The environment is with pyspark 2.1.0 , Java 7 and has enough memory and Cores.
I am running a spark-submit job which deals with Json files, the job runs perfectly alright with the file size < 200MB but if its more than that it fails for Container exited with a non-zero exit code 143 then I checked yarn logs and the error there is java.lang.OutOfMemoryError: Requested array size exceeds VM limit
Since the json file is not in the format which can directly be read using spark.read.json() the first step in the application is reading the json as textfile to rdd to apply map and flatMap to covert into required format then using spark.read.json(rdd) to create the dataframe for further processing, the code is below
def read_json(self, spark_session, filepath):
raw_rdd = spark_session.sparkContext.textFile(filepath)
raw_rdd_add_sep = raw_rdd.map(lambda x:x.replace('}{','}}{{'))
raw_rdd_split = raw_rdd_add_sep.flatMap(lambda x:x.split('}{'))

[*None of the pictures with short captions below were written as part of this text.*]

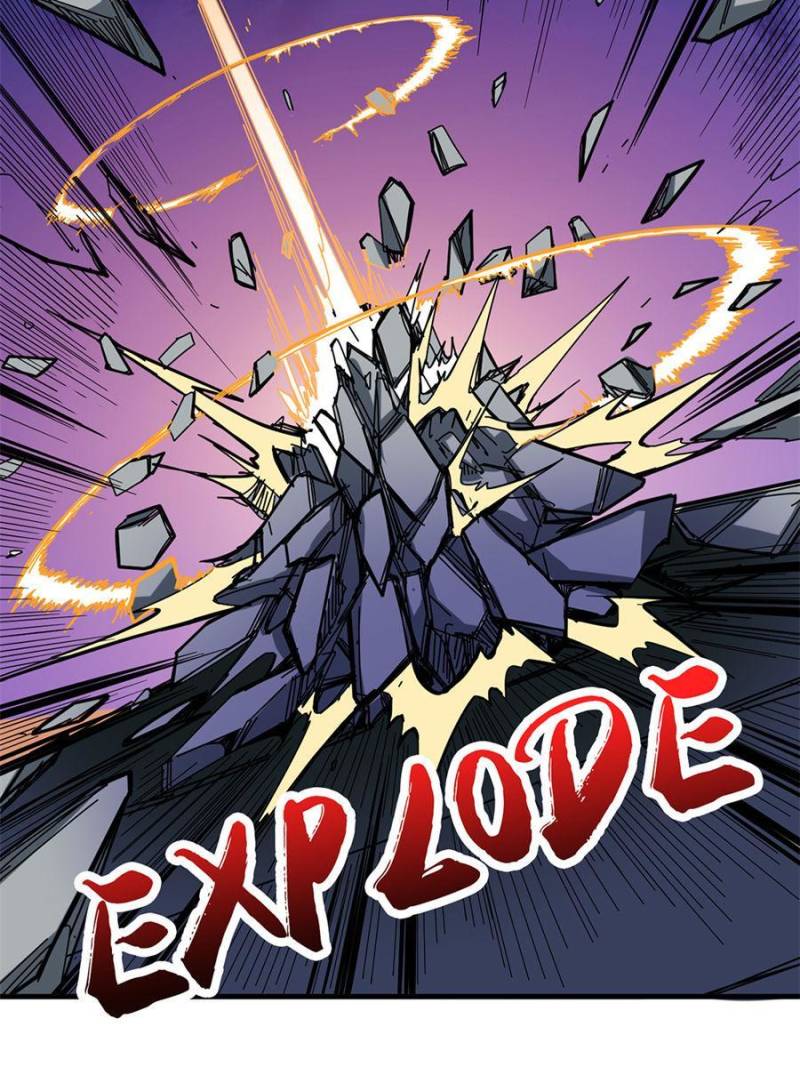 Chapter 146 - Image 54
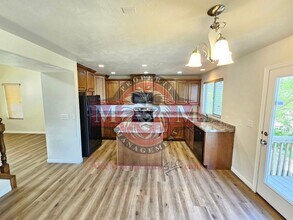 2857 E Lookout Dr in Eagle Mountain, UT - Building Photo - Building Photo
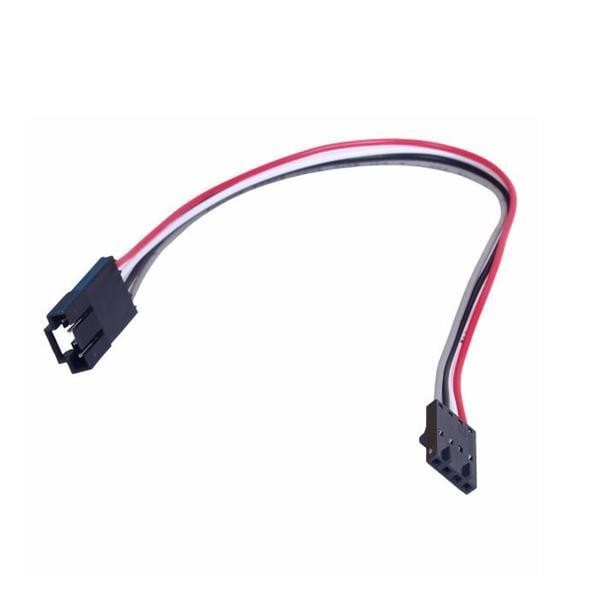  MFI2C-01 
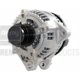 Purchase Top-Quality Remanufactured Alternator by REMY - 12919 pa1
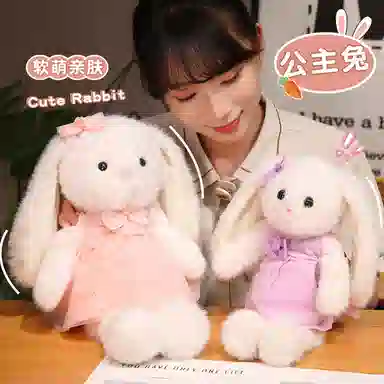 35cm45cm60cm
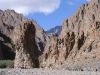 Filename=ladakh-0366.JPG
Filesize=288KB
Dimensions=1024x768
Date added=Sep 16, 2006 ladakh-0366.JPG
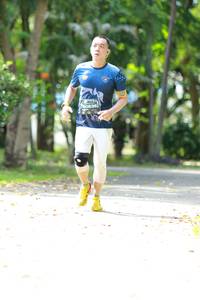 BIB: 0836
                            <button type="button" onclick="openModal(4886324)" class="btn btn-primary btn-sm float-right btn-popup" data-toggle="modal" data-target=".modal-high-quality">
                        <i class="fas fa-shopping-cart"></i> Add to Cart
                    </button>
                                            <button type="button" onclick="isThisMe(4886324, true)" class="btn btn-success btn-sm float-right btn-popup btn-isme hidden" data-toggle="tooltip" data-placement="bottom" title="นี่คือรูปของคุณใช่ไหม คลิกที่นี่เพื่อเอาเข้าอัลบั้ม">
                        <i class="fas fa-plus"></i> Add to album
                    </button>
                    <button type="button" onclick="isThisMe(4886324, false)" class="btn btn-warning btn-sm float-right btn-popup btn-isnotme hidden">
                        <i class="fas fa-ban"></i> Remove from album
                    </button>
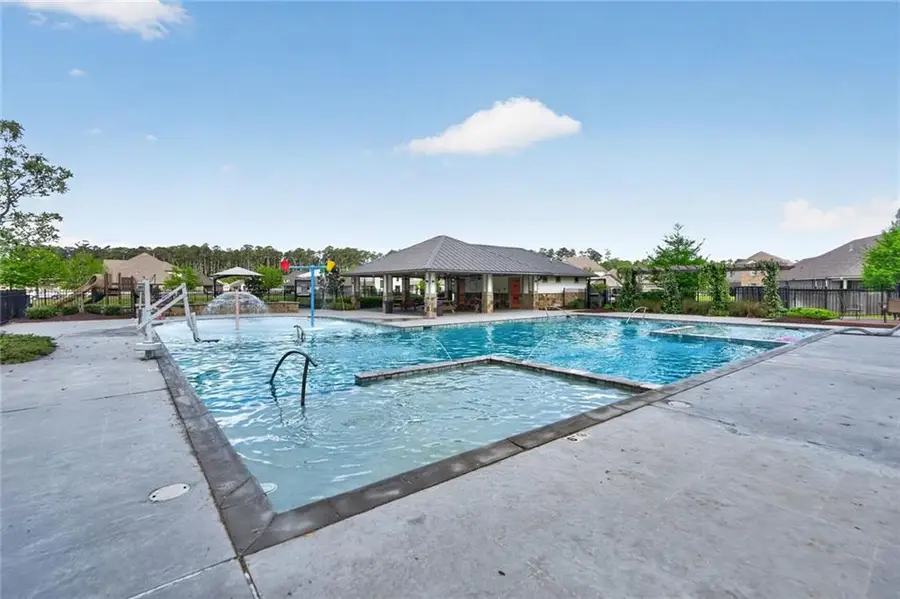 42352 Landing View Road, Ponchatoula, LA 70454 - #3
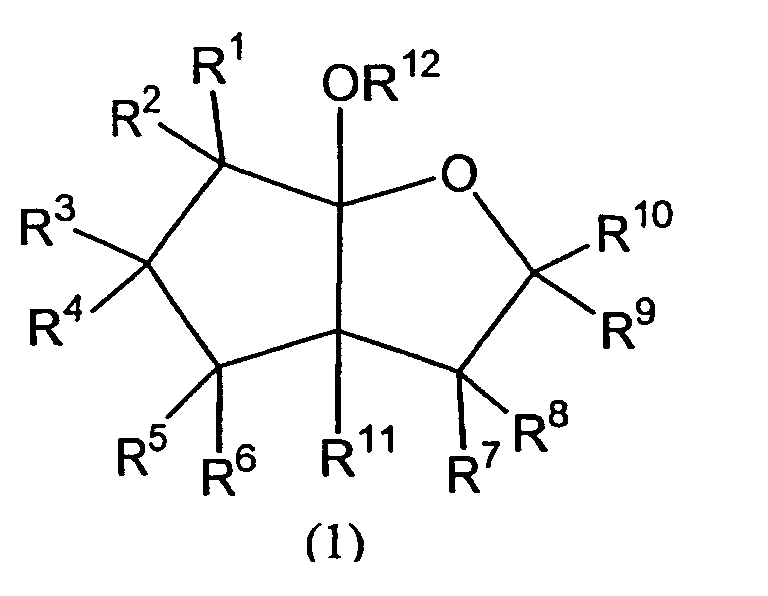 Figure 00040001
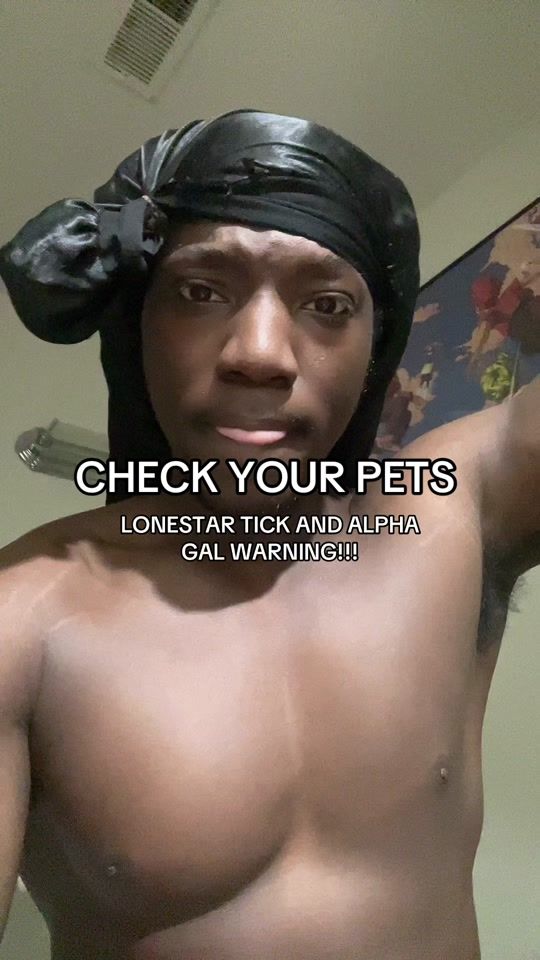 TikTok video thumbnail by hundo_grand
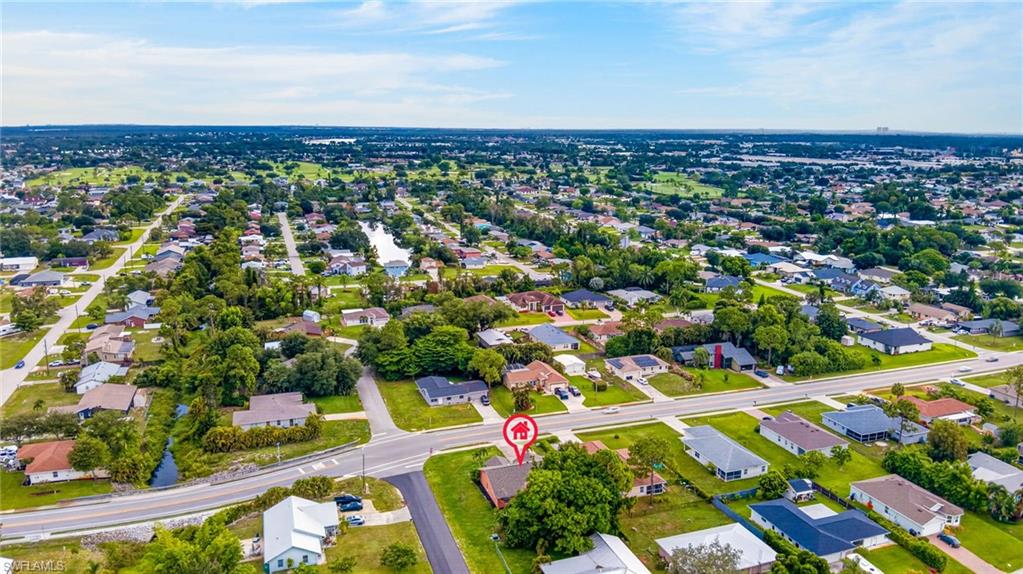 17565 Lee RD photo 34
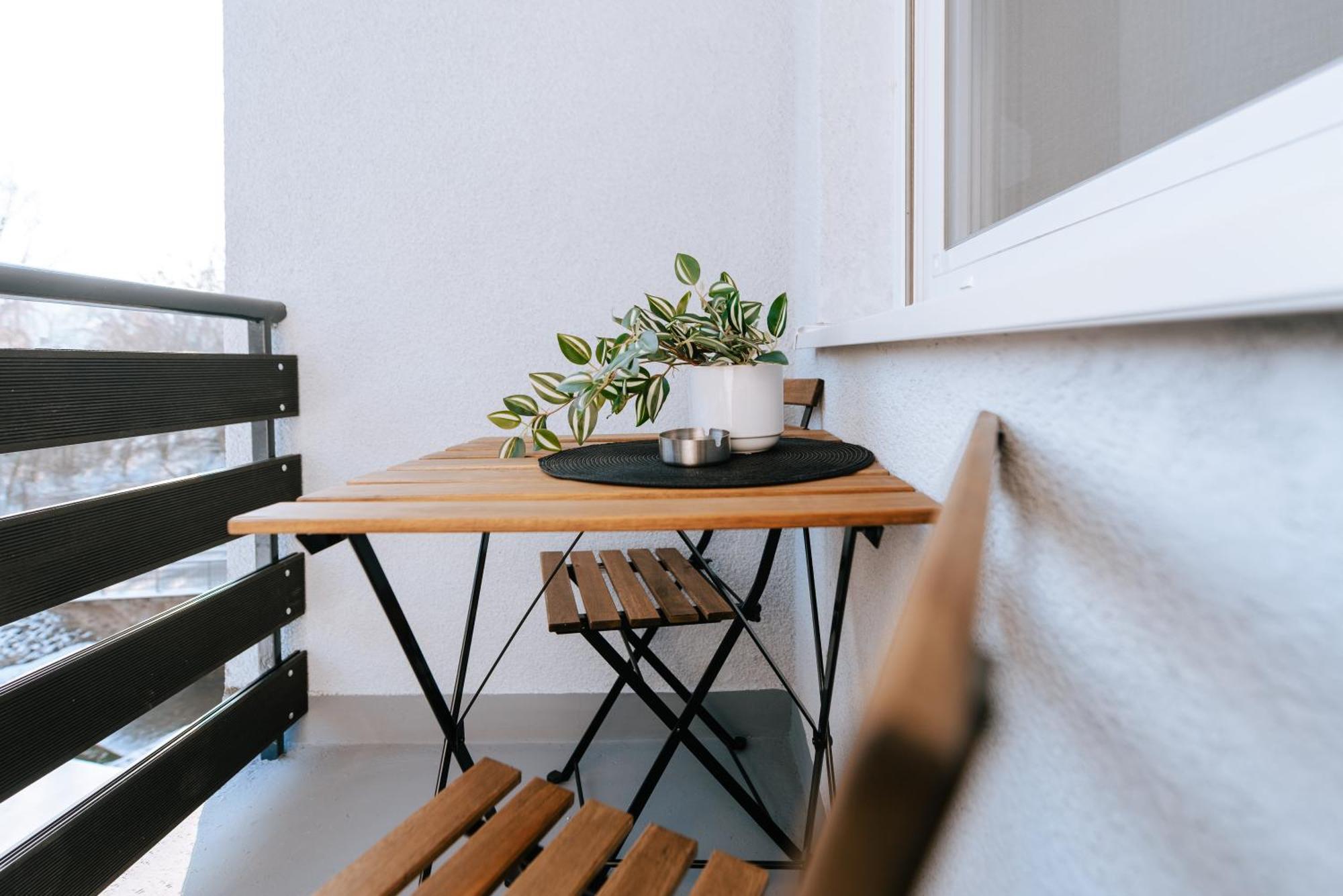 Apartman Vista Daruvar Εξωτερικό φωτογραφία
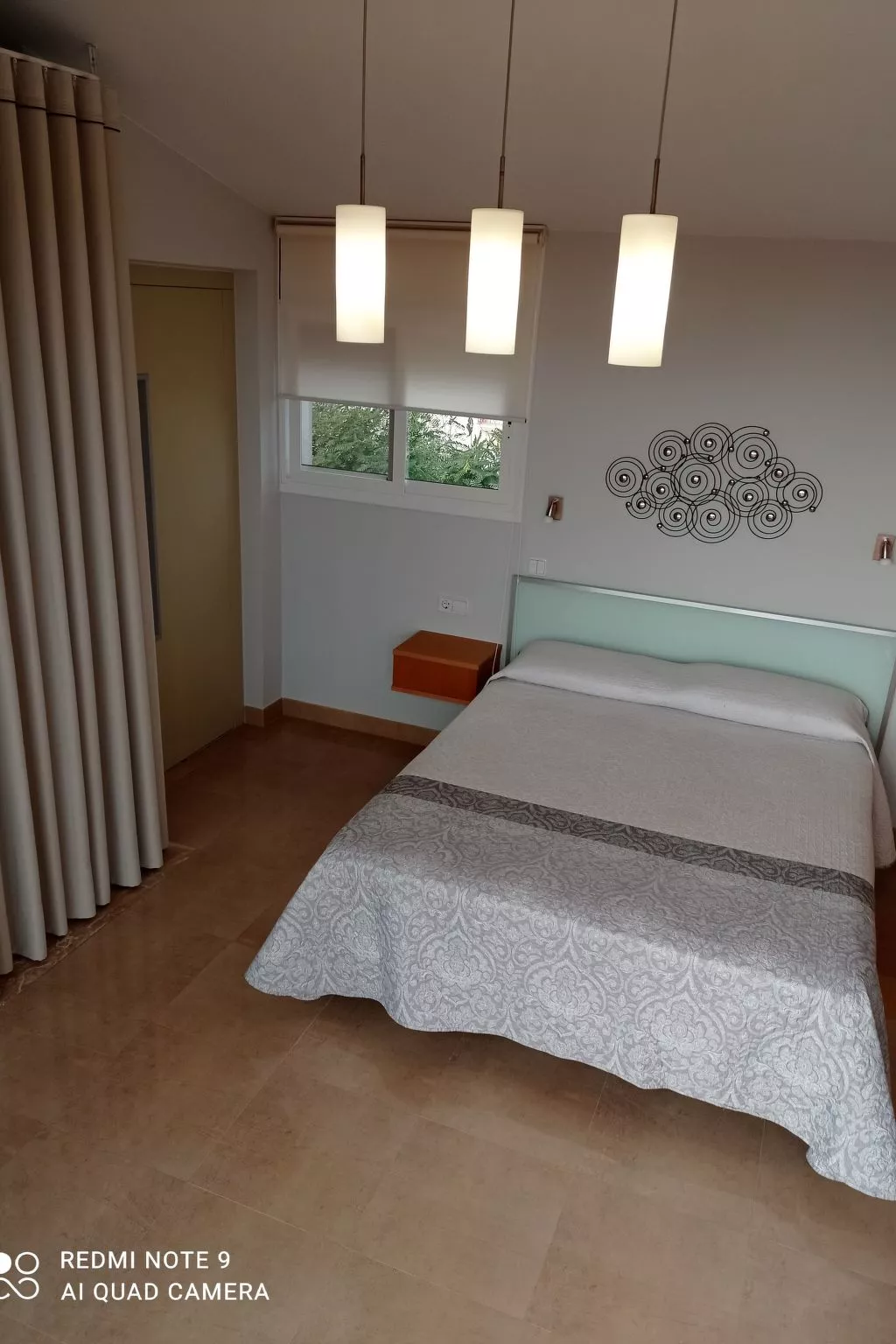 "Fantastica casa" mit Terrasse - Image-tags.info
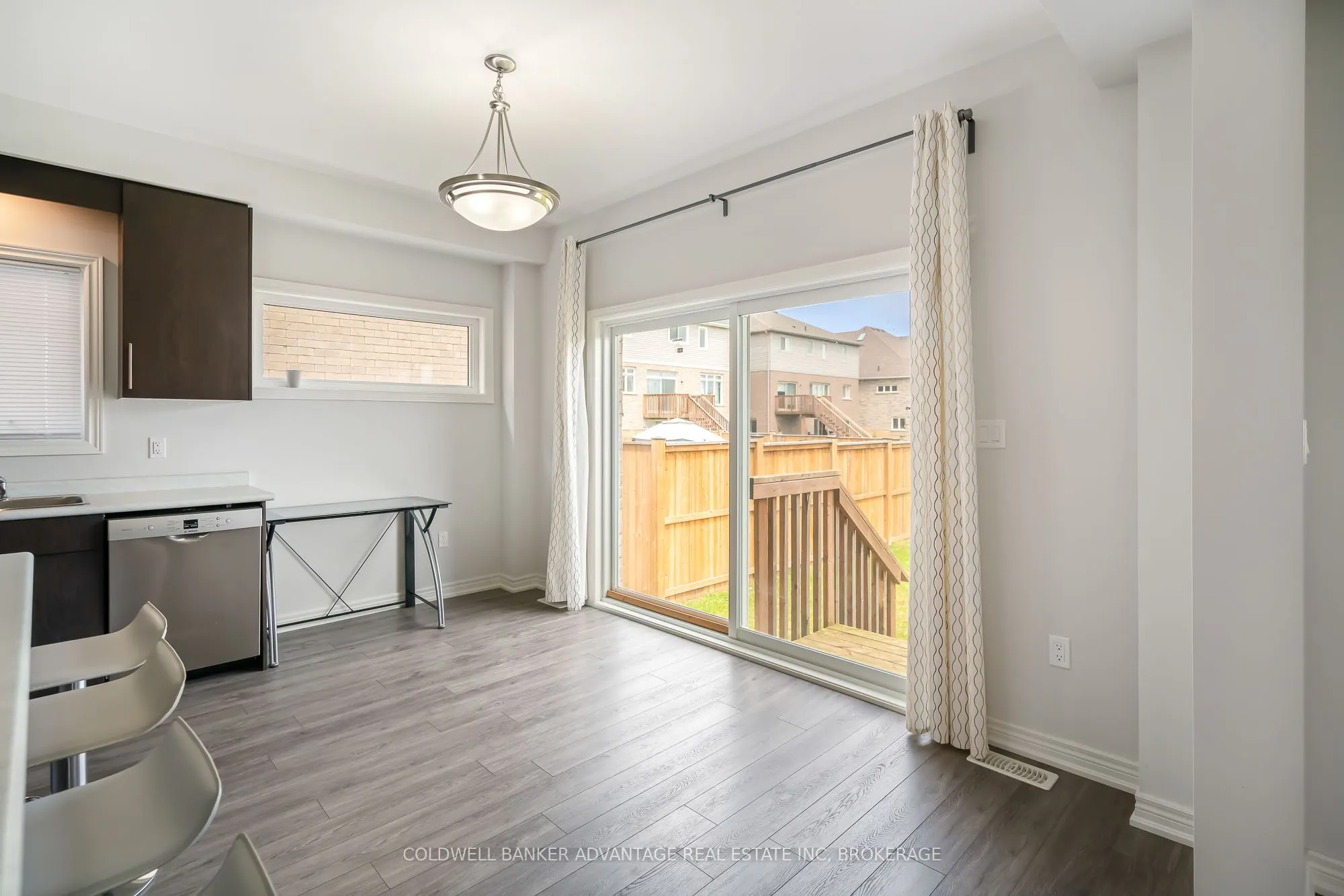 3645 Allen Trail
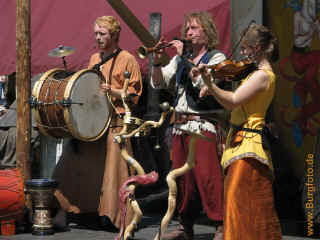 Brandenburg 05-Juni-10 3963.jpg (99941 Byte)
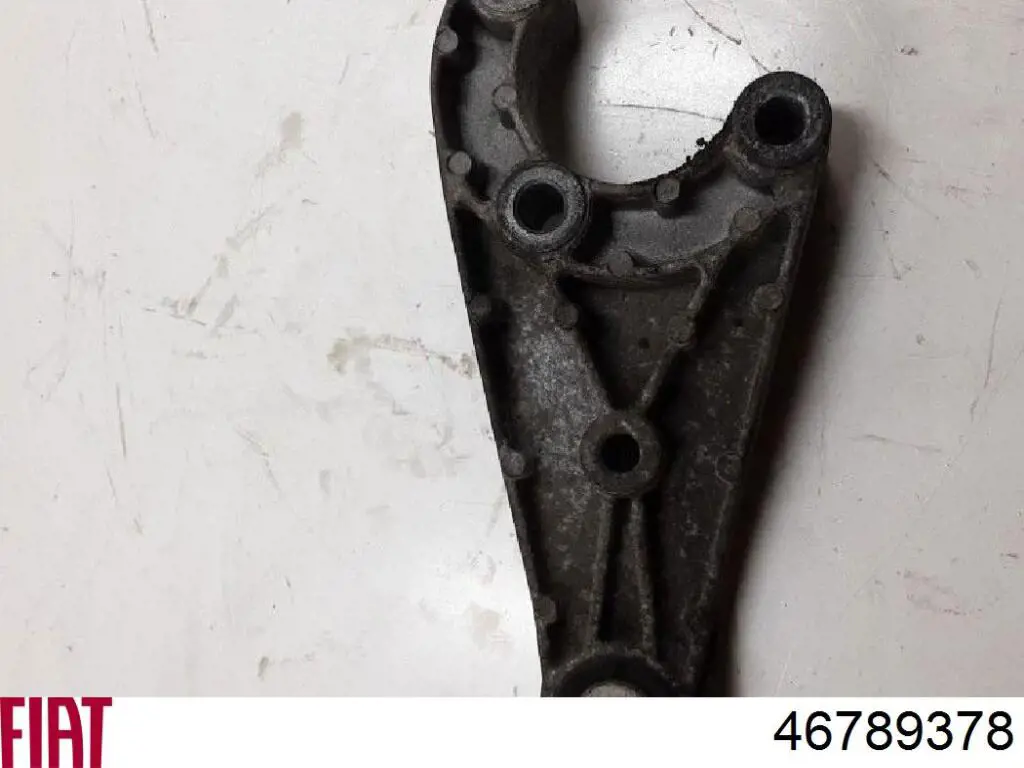 Купить 46789378 Fiat/Alfa/Lancia 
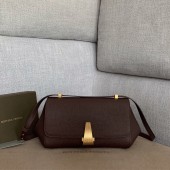 Bottega Veneta Shoulder Bags BV0095
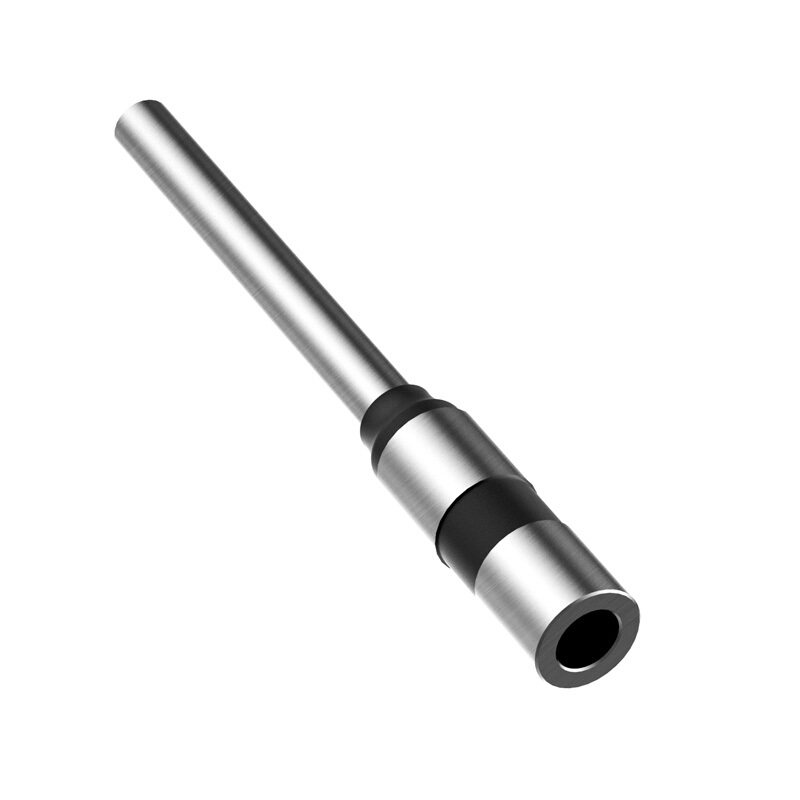 Easy Lijia binding machine knife head M40-1 E60-1 Y628 M35-1 Y638 E60-2 drill knife punch knife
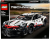 Конструктор LEGO Technic 42096 Порше 911 RSR Конструктор LEGO Technic 42096 Порше 911 RSR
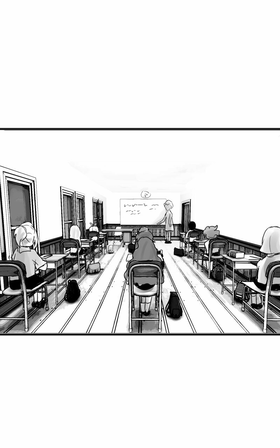 Read Weather Child  32 Page 2 in English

required_df = spark_session.read.json(raw_rdd_split)
return required_df
I have tried increasing the Memory overhead for executor and driver which didn't help using options spark.driver.memoryOverhead , spark.executor.memoryOverhead
Also I have enabled the Off-Heap options spark.memory.offHeap.enabled and set the value spark.memory.offHeap.size
I have tried setting the JVM memory option with spark.driver.extraJavaOptions=-Xms10g
So The above options didn't work in this scenario, some of the Json files are nearly 1GB and we ought to process ~200 files a day.
Can someone help resolving this issue please?